Oh my god where to start, the drumming that Gavin enters with on this tune, especially the effects chimes he applied as accents were absolutely amazing. and also the fluidity that he displayed on his toms was amazing and the timekeeping was brilliant while still driving the song forward very well. 

 The middle section was just crazy, the lyrics, although a bit wacky (typical Steve Wilson lyrics) were really really cool, very catchy and somewhat amusing in some bits (ala the MTV bit. lol). then the huge fill by Gavin near the end of the section was one of the coolest fills I've heard in a long time, it reminds me hugely of MP on SDOIT.  

 And the closing section, or the last 5 minutes were a nice change in direction as it went to a quieter, more acoustic sound and was a great way to close a brilliant technical masterpiece of a song. 

 in review I give this awesome tune from an amazing album a 10/10.


----------



## Cygnus421 (Nov 9, 2008)

Yes, Porcupine Tree FTW!

Anesthetize is one of my all time favorite songs.  The lyrics seem like cynical rants and raves, but once you get to the end, when it becomes more heartfelt and mellow, it adds a new dimension to the song.  I never really understood the end, but it's obvious that something happened that changed him for the worse.

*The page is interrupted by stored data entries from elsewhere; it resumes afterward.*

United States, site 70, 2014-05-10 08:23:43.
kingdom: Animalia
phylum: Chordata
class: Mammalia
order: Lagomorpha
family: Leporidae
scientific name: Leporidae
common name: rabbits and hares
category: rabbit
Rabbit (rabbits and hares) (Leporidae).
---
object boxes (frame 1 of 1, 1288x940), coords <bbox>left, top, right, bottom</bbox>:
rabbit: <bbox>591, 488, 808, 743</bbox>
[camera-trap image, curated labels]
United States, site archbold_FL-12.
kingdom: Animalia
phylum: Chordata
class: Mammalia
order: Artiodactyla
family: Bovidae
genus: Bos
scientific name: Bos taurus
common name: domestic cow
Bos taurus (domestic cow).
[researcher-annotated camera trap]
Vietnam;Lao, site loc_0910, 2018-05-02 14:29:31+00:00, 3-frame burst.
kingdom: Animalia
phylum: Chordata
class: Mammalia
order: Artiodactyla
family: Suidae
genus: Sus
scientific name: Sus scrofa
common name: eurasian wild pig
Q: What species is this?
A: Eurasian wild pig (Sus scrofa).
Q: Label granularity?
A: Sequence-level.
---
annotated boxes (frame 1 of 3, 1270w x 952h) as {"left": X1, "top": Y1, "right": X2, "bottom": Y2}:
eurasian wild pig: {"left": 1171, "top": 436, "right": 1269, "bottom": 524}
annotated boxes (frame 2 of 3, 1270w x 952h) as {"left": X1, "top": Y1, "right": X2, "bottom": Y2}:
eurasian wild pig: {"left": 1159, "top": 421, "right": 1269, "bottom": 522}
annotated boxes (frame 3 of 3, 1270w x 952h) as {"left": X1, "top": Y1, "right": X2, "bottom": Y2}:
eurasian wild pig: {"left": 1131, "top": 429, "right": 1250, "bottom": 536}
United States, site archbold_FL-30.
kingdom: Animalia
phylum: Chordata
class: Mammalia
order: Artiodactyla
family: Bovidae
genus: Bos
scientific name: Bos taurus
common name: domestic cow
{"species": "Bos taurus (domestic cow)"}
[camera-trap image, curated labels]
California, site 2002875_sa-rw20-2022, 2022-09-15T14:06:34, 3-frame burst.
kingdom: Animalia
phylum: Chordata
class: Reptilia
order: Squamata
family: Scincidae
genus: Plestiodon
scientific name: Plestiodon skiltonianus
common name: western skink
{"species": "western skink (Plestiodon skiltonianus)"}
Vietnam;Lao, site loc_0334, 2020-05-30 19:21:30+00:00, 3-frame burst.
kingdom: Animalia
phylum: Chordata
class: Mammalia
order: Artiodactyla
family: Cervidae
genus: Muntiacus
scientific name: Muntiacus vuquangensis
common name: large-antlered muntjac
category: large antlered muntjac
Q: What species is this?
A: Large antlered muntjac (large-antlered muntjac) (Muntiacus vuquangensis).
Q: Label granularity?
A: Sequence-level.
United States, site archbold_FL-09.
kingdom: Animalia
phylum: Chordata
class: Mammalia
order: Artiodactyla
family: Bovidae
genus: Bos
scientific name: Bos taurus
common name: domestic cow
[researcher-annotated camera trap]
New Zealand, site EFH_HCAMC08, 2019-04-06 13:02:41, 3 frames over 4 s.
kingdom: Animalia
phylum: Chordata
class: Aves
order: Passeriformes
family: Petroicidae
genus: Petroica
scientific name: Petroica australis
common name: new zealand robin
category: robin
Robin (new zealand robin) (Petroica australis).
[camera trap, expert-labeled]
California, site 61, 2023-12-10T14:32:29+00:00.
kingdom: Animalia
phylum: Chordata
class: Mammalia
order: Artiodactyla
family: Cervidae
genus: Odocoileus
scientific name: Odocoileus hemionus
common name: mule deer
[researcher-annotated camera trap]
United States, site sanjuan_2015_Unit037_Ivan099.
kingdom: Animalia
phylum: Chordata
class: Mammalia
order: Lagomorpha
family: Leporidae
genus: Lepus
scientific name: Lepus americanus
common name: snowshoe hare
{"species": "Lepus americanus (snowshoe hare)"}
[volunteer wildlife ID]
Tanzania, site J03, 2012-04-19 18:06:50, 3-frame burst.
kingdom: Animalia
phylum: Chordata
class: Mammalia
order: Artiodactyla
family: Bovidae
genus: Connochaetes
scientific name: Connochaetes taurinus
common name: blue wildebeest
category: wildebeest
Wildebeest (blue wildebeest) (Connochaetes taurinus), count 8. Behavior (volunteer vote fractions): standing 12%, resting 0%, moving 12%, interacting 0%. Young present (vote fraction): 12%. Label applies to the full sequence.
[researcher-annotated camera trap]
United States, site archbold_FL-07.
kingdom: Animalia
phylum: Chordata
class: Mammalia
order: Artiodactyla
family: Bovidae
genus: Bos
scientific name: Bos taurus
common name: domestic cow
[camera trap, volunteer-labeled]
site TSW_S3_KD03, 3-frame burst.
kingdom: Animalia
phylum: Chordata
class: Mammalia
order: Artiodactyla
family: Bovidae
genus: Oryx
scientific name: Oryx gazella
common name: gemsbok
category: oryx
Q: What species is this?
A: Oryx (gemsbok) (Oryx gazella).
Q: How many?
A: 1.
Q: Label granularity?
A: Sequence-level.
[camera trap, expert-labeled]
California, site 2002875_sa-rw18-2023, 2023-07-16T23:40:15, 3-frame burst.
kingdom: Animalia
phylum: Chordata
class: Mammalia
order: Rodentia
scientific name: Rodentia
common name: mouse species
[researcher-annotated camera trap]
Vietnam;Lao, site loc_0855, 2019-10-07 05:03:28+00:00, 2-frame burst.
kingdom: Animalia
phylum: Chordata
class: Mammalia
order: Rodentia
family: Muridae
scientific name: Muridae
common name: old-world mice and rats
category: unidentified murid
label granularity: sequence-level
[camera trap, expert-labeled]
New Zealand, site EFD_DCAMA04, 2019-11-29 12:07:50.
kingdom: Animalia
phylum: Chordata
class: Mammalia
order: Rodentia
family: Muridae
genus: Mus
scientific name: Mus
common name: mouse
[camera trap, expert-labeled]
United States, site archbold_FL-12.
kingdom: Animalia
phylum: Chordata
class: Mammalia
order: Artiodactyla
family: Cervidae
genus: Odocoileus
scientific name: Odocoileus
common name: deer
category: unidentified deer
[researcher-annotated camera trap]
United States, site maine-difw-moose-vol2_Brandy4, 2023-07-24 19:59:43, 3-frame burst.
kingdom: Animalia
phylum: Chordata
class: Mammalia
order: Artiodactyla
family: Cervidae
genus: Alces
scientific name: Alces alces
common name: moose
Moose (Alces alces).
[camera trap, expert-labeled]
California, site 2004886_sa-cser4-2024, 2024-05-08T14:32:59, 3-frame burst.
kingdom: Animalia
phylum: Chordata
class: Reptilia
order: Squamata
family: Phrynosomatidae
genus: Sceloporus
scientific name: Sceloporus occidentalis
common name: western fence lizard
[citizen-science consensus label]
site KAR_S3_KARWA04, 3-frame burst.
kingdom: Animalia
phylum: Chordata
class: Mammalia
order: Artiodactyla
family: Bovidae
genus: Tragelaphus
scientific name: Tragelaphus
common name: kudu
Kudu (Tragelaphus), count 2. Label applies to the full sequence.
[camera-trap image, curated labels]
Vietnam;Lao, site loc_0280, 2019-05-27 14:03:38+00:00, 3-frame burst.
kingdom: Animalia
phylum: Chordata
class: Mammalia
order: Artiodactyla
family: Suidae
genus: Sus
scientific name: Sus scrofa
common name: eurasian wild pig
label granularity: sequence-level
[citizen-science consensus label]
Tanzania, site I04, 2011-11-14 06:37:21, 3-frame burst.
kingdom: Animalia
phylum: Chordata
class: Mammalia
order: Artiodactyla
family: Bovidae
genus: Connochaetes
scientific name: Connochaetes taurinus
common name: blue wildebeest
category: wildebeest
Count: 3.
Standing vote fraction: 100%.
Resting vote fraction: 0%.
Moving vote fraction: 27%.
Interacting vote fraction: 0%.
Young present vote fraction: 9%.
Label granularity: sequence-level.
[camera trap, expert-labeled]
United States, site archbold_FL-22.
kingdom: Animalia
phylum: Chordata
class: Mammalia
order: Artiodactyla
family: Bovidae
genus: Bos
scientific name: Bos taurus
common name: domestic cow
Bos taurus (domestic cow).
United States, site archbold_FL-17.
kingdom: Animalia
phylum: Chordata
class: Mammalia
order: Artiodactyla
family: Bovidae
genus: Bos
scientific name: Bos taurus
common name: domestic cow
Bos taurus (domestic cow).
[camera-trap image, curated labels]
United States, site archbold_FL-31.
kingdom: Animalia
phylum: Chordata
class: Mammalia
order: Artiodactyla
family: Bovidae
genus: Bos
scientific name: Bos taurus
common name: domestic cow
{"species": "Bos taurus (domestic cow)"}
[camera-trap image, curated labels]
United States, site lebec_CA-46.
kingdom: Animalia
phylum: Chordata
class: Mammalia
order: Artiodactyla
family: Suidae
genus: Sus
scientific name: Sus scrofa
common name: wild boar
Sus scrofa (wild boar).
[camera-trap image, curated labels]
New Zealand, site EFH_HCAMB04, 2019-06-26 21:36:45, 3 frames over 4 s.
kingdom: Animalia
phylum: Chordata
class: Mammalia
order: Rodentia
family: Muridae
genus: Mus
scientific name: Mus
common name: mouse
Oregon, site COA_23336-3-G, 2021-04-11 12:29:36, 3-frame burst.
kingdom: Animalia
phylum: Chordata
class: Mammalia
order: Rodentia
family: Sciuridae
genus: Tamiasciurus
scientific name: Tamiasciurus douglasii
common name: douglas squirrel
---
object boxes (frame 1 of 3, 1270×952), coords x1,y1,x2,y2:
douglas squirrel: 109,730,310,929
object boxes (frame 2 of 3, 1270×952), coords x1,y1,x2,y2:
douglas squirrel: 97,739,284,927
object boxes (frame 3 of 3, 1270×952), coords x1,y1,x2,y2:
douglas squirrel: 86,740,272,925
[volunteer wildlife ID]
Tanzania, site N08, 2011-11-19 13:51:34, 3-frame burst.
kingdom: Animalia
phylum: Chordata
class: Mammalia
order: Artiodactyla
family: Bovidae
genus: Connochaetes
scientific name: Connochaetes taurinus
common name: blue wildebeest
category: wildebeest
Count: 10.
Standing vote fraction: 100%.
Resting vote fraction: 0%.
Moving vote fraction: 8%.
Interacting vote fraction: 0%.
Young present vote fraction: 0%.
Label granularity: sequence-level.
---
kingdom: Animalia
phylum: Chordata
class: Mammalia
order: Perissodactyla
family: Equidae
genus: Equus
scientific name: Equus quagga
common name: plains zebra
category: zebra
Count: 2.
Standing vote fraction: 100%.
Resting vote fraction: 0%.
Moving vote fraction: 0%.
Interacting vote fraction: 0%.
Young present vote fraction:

I wish i could analyise the lyrics a little better because they really make me think


----------



## Icestorm (Nov 10, 2008)

I have also had a hell of a time trying to figure out most of the lyrics on FOABP and especially this song, Wilson's lyrics are usually difficult to interpret properly really. otherwise I would tell ya what I thought it was about.


----------



## LoC (Nov 25, 2008)

Agree completely, not only is this song brilliant, but almost every song I've got my hands of this band I have enjoyed. This song put me into an almost trance-like state when I first heard the drumming. Over 17 minutes long, yet I had to play it again!

Funnily enough, I one of those stereotypical 'if I love Opeth, then by default I love Porcupine Tree' types. (I first heard of their collaboration on Deadwing and got hooked.)


----------